Anabelle sees herself as a victim of sex trafficking. Stories like hers are driving Proposition 35, a statewide ballot measure called the Californians Against Slavery and Exploitation (CASE) Act.

But Anabelle isn't supporting the CASE Act. And her arguments — and those of sex workers and their supporters — paint a very different picture of a law that could hurt the people it's supposed to protect.



The CASE Act would increase prison sentences for sex trafficking. It would mandate that convicted traffickers register, for life, as sex offenders, and would require that registered sex offenders hand over any online usernames and passwords to law enforcement.

It would also increase penalties for trafficking in humans for non-sexual purposes, as well as extortion, although neither of those are mentioned in summaries of the law or pro-Prop. 35 materials.

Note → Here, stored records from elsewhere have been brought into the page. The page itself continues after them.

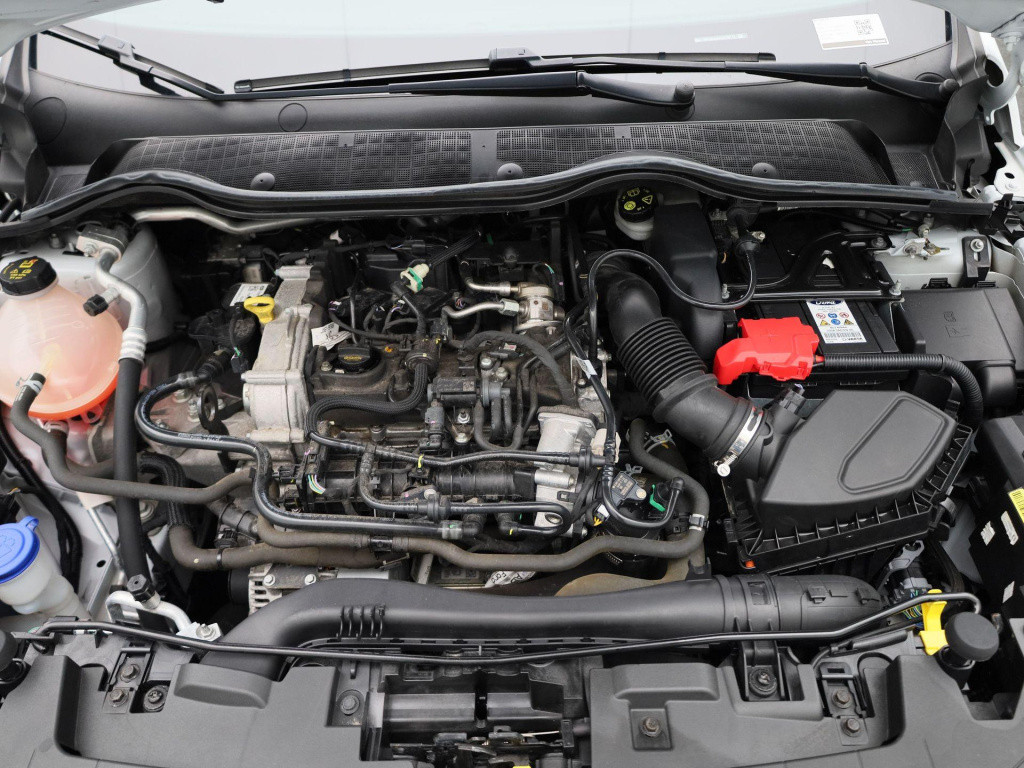 Ford Fiesta 1.0 ecoboost hybrid titanium | cruise control | climate control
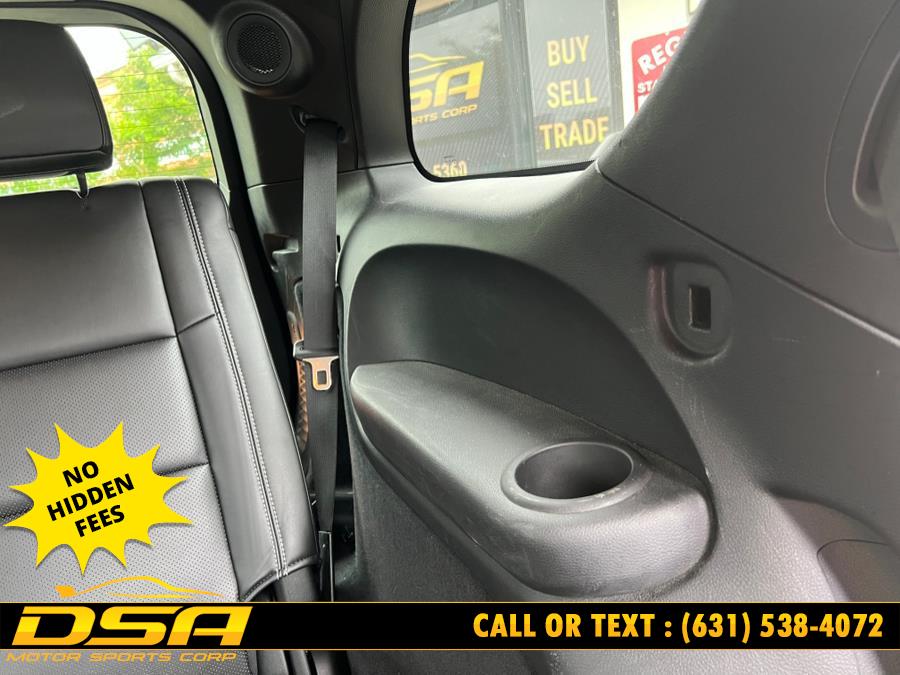 2012 Dodge Durango AWD 4dr Citadel, available for sale in Commack, New York | DSA Motor Sports Corp. Commack, New York 2012 Dodge Durango AWD 4dr Citadel, available for sale in Commack, New York | DSA Motor Sports Corp. Commack, New York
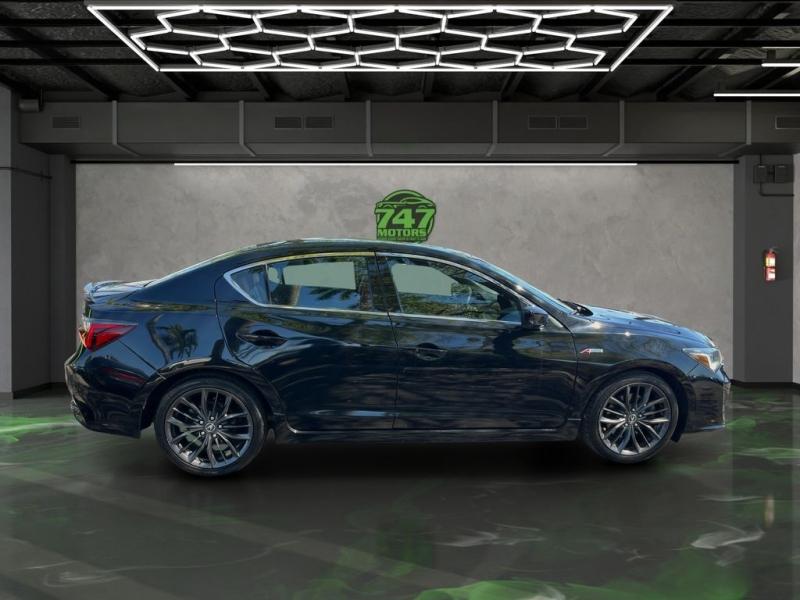 Acura Ilx - Thumbnail 7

The act defines a person as "guilty of human trafficking" if that person "deprives or violates the personal liberty of another with the intent to effect or maintain a violation of" several parts of the California Penal Code that already exist.

"Traffickers, driven by greed, are instigating rape and torture on children and women, and treating people like lifeless and soulless things," says the CASE act website. And the stated intent of the act, to increase penalties for people who commit crimes like these, would garner little opposition.

But the CASE Act may go much farther. The ballot initiative was sponsored by billionaire and former Facebook Chief Privacy Officer Chris Kelly, who ran unsuccessfully for attorney general last year. It never got the rigorous review by legislative staff attorneys that other California bills go through. In fact, the Legislature already rejected a version of the CASE Act, citing concerns that it may have unintended consequences.

Greg Diamond, plaintiff's attorney who opposes Prop. 35, calls those consequences a "parade of horribles." Take the clause about deprivation or violation of personal liberty.

The act defines that phrase as "substantial and sustained restriction of another's liberty accomplished through force, fear, fraud, deceit, coercion, violence, duress, menace, or threat of unlawful injury to the victim or to another person."

All of the words on that list, of course, have their own legal definitions. Coercion, for example, is defined in part as "the provision and facilitation of any controlled substance to a person with the intent to impair said person's judgment."